Butterfly Wing Scales as Inspiration for Multifunctional Building Surfaces
F. Zischka1, V. Kaser2, K. Whitmore3, R. Kainradl4, H. W. Krenn5, S. Gaal-Haszler6 and I. C. Gebeshuber1
1Institute of Applied Physics, TU Wien, Vienna, Austria
2TU Graz, Austria
3University Service Center for Transmission Electron Microscopy, TU Wien, Vienna, Austria
4Schönbrunn Zoo, Vienna, Austria
5Department of Evolutionary Biology, Unit Integrative Zoology, University of Vienna, Austria
6Lepidoptera Collection, Natural History Museum, Vienna, Austria
Global warming advances and urban areas are plagued by increasingly intense heat waves every summer, pressing a dire need to cool down cities.
Butterflies can inspire us in this matter, as they benefit from various multifunctional nanostructures on their wing scales.

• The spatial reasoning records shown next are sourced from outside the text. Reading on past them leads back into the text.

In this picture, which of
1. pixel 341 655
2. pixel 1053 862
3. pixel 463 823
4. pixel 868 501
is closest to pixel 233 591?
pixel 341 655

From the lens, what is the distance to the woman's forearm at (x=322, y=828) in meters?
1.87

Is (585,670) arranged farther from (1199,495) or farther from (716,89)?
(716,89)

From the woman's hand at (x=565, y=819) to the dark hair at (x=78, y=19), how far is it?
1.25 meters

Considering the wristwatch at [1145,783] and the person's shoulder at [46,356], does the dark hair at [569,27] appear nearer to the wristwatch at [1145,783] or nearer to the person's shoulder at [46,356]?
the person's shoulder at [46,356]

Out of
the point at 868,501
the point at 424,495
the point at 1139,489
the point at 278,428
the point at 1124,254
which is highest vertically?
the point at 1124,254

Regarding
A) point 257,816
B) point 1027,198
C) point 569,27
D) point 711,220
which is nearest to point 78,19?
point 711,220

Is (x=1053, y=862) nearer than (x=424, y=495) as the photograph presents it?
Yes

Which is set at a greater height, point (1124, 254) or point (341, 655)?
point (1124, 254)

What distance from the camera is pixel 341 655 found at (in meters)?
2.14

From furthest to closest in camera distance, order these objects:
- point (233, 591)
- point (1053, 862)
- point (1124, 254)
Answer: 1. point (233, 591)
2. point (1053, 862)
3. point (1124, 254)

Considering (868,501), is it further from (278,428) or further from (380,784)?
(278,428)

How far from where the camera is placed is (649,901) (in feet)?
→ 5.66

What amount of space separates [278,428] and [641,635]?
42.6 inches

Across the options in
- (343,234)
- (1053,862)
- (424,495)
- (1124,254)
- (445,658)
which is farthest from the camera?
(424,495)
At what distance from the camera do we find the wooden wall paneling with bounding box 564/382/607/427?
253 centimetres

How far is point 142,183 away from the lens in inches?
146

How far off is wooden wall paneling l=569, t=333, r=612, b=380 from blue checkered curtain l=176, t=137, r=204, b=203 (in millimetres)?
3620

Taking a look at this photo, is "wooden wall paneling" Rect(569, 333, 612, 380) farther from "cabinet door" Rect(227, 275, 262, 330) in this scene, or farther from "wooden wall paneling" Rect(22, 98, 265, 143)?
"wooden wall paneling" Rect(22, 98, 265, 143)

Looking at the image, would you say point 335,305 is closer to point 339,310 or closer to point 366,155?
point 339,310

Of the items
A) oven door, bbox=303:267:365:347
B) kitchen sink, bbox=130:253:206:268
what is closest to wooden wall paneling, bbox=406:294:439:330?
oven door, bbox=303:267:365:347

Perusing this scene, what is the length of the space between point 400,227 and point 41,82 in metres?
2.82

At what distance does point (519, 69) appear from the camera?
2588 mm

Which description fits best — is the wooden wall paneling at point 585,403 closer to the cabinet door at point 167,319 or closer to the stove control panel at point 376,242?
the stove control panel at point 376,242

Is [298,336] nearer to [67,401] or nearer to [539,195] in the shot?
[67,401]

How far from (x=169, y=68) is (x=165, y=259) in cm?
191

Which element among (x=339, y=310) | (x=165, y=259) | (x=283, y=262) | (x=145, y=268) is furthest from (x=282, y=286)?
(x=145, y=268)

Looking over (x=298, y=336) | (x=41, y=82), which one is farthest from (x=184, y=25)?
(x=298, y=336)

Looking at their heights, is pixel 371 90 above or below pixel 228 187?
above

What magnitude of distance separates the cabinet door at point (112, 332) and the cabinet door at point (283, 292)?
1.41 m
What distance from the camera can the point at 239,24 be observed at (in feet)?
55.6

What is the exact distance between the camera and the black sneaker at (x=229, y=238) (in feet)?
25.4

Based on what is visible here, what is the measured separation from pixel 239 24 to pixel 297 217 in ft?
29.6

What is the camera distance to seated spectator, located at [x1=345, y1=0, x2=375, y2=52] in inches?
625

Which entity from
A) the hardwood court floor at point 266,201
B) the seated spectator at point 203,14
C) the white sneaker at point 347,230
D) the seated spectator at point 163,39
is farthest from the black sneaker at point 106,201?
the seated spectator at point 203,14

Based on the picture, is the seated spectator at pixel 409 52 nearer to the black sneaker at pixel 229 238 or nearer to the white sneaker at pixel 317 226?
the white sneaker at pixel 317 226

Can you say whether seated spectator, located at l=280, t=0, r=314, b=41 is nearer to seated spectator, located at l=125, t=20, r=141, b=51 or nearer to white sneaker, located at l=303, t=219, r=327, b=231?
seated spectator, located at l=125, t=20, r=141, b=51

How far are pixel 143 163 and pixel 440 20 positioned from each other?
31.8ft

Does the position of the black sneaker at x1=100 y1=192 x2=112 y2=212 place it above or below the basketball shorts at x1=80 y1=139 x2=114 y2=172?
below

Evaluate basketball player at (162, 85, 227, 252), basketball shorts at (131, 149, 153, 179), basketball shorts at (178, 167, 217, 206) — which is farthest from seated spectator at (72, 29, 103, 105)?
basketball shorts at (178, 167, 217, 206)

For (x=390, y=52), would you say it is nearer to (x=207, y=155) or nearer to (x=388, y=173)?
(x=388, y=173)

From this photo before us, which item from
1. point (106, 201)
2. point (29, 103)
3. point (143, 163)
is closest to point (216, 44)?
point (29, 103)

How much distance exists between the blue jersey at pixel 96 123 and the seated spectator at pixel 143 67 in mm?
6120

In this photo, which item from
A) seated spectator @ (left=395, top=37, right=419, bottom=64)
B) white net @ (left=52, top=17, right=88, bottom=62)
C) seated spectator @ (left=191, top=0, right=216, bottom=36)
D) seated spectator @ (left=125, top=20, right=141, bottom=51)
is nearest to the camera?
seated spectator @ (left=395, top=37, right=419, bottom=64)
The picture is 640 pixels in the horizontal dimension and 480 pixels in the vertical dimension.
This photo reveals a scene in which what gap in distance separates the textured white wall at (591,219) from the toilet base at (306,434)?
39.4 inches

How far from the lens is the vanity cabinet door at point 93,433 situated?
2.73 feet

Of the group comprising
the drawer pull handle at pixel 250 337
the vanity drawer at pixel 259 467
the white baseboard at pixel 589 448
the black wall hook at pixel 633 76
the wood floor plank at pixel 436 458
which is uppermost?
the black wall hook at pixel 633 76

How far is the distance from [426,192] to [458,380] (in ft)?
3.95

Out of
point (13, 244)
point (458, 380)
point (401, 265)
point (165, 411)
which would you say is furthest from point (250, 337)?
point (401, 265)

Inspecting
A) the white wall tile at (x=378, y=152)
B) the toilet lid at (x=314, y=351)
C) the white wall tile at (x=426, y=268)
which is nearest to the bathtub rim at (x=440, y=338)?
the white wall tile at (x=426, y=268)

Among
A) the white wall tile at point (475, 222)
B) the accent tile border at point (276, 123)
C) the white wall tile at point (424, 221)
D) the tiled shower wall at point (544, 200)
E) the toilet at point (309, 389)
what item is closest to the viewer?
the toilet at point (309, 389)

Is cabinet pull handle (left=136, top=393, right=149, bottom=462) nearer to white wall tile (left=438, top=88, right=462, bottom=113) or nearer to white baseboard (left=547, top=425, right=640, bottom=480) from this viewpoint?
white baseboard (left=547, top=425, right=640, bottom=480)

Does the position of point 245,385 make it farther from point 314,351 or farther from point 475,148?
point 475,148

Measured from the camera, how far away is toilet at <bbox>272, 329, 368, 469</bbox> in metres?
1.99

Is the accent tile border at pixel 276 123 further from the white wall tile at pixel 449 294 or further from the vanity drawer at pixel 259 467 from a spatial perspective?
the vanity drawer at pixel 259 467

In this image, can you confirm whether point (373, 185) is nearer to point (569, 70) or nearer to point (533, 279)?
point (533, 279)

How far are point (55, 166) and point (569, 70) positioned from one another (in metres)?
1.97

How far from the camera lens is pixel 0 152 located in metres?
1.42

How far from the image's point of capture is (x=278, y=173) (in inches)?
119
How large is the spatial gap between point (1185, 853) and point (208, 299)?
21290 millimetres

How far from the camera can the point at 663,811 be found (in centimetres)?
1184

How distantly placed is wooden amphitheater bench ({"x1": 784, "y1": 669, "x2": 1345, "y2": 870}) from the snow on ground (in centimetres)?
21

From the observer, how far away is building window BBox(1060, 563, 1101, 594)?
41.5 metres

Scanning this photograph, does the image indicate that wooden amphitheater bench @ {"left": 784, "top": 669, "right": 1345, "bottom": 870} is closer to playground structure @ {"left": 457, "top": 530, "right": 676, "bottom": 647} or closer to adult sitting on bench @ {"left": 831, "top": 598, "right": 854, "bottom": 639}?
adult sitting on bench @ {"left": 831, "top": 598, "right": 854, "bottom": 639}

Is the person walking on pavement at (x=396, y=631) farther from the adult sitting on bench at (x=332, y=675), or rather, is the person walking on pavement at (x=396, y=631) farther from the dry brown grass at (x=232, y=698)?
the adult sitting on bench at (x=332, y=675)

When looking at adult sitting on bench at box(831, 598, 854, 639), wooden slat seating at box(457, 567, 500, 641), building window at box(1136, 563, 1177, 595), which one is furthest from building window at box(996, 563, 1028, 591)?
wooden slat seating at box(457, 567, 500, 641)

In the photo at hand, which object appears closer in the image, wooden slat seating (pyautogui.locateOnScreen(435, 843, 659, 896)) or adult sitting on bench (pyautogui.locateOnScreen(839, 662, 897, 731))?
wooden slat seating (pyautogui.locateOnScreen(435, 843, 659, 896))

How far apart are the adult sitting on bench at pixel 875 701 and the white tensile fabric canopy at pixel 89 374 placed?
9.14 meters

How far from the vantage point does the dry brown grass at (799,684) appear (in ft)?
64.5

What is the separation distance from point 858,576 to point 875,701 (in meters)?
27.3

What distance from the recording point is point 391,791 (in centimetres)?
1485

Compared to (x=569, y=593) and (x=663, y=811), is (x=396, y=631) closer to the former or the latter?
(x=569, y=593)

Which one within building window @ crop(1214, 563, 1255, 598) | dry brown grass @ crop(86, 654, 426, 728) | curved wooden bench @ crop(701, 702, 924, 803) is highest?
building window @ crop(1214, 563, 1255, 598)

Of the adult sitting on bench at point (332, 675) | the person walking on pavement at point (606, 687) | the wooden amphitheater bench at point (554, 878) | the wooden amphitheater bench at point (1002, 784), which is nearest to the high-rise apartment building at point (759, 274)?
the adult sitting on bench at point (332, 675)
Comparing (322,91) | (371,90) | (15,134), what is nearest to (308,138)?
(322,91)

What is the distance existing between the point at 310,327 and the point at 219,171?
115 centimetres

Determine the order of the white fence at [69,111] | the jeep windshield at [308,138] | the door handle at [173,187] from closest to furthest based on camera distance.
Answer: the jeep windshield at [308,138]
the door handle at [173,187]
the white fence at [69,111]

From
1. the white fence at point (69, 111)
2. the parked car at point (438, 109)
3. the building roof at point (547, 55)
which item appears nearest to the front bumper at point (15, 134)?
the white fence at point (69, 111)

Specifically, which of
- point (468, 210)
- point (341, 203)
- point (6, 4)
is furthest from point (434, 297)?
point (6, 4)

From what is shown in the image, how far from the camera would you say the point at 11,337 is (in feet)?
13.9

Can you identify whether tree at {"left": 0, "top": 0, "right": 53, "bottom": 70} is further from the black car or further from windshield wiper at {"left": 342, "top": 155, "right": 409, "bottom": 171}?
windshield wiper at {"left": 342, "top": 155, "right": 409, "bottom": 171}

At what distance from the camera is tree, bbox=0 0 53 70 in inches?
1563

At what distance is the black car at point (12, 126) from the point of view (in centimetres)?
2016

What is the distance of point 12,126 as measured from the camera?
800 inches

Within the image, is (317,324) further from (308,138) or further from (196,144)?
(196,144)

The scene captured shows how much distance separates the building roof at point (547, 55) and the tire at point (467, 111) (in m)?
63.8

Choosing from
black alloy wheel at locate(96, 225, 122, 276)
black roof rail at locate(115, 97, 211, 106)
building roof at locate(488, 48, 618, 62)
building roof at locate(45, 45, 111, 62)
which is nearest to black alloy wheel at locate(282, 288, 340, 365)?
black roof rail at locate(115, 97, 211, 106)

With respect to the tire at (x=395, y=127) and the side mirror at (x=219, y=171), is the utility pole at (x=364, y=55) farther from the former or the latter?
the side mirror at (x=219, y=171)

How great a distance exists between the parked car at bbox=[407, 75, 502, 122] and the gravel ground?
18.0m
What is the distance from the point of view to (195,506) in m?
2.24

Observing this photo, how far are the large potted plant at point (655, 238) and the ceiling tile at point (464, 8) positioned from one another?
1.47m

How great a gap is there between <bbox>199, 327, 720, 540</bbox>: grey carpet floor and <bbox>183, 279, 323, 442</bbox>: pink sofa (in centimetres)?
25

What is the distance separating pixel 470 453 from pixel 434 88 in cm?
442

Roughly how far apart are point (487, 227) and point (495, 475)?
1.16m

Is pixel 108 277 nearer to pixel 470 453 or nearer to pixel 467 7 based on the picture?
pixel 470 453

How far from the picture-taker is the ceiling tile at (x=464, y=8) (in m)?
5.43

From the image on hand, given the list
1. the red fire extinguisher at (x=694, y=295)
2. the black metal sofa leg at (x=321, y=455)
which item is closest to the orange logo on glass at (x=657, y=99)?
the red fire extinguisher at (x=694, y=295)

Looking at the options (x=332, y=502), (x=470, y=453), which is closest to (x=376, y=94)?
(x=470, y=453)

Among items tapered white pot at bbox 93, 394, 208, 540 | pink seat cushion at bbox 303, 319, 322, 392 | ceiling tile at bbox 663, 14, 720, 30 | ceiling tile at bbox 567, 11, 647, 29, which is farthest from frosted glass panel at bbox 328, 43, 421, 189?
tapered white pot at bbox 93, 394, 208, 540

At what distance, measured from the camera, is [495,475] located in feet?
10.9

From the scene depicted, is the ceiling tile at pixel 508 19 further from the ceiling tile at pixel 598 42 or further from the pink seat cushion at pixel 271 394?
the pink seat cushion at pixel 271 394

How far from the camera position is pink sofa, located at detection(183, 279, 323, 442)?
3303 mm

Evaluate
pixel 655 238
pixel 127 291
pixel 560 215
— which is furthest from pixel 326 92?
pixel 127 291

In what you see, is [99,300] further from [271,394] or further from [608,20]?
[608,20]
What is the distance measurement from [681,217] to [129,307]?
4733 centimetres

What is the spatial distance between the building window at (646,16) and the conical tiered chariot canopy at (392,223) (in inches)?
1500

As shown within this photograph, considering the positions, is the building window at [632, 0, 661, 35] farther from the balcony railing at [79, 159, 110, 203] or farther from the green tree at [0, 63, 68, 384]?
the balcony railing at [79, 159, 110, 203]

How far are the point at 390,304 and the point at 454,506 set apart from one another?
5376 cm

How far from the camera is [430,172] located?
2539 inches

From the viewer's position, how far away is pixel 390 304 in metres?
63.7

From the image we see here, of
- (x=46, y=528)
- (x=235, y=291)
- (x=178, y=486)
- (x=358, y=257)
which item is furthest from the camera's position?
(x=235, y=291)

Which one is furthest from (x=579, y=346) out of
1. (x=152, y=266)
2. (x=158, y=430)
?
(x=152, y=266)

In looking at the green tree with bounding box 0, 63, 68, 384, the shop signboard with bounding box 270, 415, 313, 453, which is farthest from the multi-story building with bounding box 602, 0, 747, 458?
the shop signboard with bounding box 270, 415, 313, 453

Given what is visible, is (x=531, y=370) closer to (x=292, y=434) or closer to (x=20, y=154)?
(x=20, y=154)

The properties range from structural coloring, hydrophobicity and self-cleaning properties to structural integrity and passive thermoregulation. Recent research on scent scales - special scales, used by butterflies to distribute pheromones - indicates that they exhibit interesting thermal properties, especially within the atmospheric window (the wavelength spectrum from
7.5 μm - 13 μm, where our atmosphere is transparent for radiation within that range).
This work aims to investigate different kinds of butterfly scales on a micrometer and nanometer scale for potential application in the thermoregulation of buildings.
With Scanning electron microscopy (SEM) and Focused ion beam (FIB) techniques it is managed to cut into single scales, to analyze the cross-section of these structures and to provide first expert guesses about structure-function relationships. Color scales, scent scales and reflective scales from various butterfly species (both tropical and native to the temperate zone of Middle Europe) are compared, to determine, whether specific nanostructures could be responsible for thermal features such as passive radiative cooling.